At any given time, there’s usually either a pharmacy student or pharmacy resident hanging out in our ER.  This particular month we had Kipp, a pharmacy resident who was eager to see his first trauma.

At the end of the first week, he finally got his chance (it was a slow month). We stood in the trauma bay, waiting for a fairly routine-sounding MVA to be rolled in — positive LOC on-scene but now conscious with a GCS of 15, along with an open tib/fib fracture.  Pharmacy-wise, this patient wouldn’t require much: antibiotics, tetanus vaccine, and maybe some pain meds.  No intubation meds, mannitol, or anything fun like that.

Kipp: A few months ago, I went and saw the movie 127 Hours at the theater. It was awesome. When they got to the part where James Franco had to cut off his arm, I watched the whole thing. Other people were closing their eyes and looking away, but I’m like, “This it’s nothing!” My favorite part is when he plucked the nerve in his arm like a guitar string…

And then EMS brought in the patient. Unfortunately, the leg fracture was just a regular old closed fracture, so I couldn’t make this resident do the aminoglycoside dosing. There wasn’t even so much as a laceration to deal with.

Cranky Surgical Attending: Pharmacy, can we get 50mcg of fentanyl?

Kipp: I got it…

As Kipp went to the back of the trauma bay to pull fentanyl out of the Pyxis machine, I chatted with one of the respiratory therapists. Suddenly, there was a loud crash, as metal carts and trays were upturned behind us. I turn around, and there’s Kipp, slumped on the floor next to the fluid warmer.

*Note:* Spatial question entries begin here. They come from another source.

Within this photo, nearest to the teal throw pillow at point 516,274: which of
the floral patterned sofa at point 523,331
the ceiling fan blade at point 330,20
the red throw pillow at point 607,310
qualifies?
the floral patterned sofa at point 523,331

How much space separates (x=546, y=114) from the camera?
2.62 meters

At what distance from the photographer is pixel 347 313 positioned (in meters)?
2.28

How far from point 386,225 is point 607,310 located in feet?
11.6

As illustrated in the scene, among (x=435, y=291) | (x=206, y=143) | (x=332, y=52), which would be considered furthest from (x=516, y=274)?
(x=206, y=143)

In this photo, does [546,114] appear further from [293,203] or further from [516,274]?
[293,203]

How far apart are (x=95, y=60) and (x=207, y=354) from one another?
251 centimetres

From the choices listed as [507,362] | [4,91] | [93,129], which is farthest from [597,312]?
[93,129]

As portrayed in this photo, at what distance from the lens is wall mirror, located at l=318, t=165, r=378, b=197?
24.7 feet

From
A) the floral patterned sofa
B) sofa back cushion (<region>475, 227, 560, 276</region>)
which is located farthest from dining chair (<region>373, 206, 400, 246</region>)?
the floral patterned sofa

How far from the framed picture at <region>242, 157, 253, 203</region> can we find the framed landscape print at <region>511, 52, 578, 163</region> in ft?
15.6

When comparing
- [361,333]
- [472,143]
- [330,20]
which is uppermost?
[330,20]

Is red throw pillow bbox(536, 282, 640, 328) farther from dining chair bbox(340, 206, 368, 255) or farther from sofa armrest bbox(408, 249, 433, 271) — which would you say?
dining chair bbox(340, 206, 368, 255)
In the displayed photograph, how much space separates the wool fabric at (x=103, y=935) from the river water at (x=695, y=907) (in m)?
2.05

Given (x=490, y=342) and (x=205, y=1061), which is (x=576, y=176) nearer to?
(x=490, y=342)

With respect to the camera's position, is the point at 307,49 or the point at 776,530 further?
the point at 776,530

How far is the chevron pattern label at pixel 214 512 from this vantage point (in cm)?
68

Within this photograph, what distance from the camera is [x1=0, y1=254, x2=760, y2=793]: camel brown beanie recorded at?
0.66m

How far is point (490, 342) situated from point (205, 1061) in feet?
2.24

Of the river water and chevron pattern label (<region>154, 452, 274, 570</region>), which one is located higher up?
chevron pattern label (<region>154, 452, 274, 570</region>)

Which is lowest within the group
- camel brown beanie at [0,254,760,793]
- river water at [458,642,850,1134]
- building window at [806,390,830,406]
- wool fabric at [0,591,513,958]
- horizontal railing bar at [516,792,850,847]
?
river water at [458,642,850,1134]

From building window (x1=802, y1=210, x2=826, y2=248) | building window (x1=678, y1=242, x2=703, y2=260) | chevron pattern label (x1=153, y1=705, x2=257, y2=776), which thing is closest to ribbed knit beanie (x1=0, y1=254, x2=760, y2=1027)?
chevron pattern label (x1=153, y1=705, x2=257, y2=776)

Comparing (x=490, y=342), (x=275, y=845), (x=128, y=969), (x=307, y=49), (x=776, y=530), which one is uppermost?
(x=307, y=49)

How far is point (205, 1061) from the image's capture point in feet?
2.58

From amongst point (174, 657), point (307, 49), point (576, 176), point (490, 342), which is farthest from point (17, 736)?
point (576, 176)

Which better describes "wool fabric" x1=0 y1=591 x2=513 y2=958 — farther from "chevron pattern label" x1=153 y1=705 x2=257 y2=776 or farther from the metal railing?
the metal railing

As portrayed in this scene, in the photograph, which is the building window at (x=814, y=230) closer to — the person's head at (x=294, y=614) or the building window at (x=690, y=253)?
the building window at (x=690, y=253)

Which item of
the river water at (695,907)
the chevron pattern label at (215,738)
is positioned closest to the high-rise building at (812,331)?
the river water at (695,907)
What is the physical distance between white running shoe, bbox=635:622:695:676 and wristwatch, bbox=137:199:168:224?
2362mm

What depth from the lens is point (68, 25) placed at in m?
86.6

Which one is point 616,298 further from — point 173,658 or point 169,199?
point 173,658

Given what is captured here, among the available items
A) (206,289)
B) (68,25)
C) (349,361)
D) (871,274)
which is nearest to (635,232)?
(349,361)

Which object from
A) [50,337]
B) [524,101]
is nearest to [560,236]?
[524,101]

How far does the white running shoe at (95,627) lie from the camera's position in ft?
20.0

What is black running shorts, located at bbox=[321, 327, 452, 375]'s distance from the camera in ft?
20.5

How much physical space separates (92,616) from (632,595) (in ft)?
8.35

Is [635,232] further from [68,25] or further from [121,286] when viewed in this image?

Apparently the lack of blood and guts was just too much for his nerves of steel to handle.

Med Rec Betty

Over the last few years, the Joint Commission has put a fair amount of emphasis on medication reconciliation before a patient is admitted to the hospital. Different institutions handle this in different ways. Many hospitals make nurses take patients’ med histories. Others put this chore in the laps of pharmacists — particularly ER pharmacists (if the hospital is fortunate enough to have them). Luckily, I’ve been able to avoid all of that tedium, since we have a fleet of pharmacy techs in charge of med rec. Not so luckily, I get to share my office (formerly a storage closet) with the whole lot of them.

As I’m trying to work, one particular tech, Med Rec Betty, always feels the need to narrate to me what happened with every single med history she has attempted. Sometimes I politely act like I’m paying attention. Just as often, I lose patience and put on a pair of headphones. Today, I listened.

Med Rec Betty: I just spent a half-hour in the room of the patient that the helicopter just dropped off. His whole family was in the room. It was really awkward — everybody crying while I try and figure out which pharmacy he uses.

PharmNerd: Mmm-hmm.

Med Rec Betty: Now that I think about it, they seemed kind of rude. Excuse me, but it’s my job to get med histories on every patient that gets admitted.

PharmNerd: Wait… are you talking about the guy in Room 2?

Med Rec Betty: Yeah, him! Hey, what’s that tube sticking out of his mouth? It kind of looked like a breathing tube, but it wasn’t hooked up to anything.

PharmNerd: Yeah… that was a breathing tube. Call it a hunch, but I’m pretty sure he’s not being admitted.

Marsupial-esque

Frequent-flyer patient, Ima Faker, was just brought into the ER by ambulance for chest pain.  Medcom called her in as Priority One (really sick), because she suddenly went unresponsive en route.  As they rolled her in the door, Dr. Sherlock wasn’t buying it.

Dr. Sherlock:  Hey, lady.  Open your eyes.

Ima:  …

Dr. Sherlock:  If you don’t wake up, we’re going to have to paralyze you and stick a breathing tube down your throat. <sternal rub, sternal rub>

Ima:  …

Dr. Sherlock:  Come on!  Quit playing possum on me!

Ima:  F**k you! I’m not playing possum! Give me some Dilaudid for this damn chest pain!